The word "United" marks the lines to copy; find all of them in the entries below.

- **Saved data entries**
========================================
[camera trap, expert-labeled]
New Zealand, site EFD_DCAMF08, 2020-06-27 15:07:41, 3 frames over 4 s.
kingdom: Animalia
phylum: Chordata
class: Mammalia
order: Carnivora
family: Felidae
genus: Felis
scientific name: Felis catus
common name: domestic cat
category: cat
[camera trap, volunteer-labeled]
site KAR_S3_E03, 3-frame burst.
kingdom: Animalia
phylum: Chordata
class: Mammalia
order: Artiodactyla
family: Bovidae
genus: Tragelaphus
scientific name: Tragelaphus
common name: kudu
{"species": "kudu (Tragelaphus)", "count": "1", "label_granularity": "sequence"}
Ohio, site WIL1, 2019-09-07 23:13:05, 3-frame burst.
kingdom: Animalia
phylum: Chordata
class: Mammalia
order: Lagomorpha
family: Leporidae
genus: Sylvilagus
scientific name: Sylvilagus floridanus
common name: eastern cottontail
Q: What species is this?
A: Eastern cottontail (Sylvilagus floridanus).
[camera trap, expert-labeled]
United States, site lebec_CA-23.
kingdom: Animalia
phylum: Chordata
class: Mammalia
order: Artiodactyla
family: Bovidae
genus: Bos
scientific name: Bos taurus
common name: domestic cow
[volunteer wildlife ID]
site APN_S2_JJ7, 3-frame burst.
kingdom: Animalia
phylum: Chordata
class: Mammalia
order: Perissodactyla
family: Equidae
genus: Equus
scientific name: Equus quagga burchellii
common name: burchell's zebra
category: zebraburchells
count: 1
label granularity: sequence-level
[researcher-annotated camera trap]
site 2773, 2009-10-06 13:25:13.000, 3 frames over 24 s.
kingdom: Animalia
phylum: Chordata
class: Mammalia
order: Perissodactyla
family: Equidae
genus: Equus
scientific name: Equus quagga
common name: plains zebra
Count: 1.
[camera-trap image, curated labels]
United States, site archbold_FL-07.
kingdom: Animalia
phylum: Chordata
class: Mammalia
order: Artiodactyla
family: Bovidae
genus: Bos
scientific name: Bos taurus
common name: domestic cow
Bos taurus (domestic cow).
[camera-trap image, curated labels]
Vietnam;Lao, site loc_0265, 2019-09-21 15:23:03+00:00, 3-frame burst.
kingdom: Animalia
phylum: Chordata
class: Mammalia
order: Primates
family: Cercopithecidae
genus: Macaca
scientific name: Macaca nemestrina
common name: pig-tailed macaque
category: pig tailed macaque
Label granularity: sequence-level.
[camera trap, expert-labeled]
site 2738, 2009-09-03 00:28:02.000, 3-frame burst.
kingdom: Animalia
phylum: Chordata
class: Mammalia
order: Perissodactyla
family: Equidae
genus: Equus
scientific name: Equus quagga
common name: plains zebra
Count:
========================================
- **Response for this exercise**
United States, site lebec_CA-23.
United States, site archbold_FL-07.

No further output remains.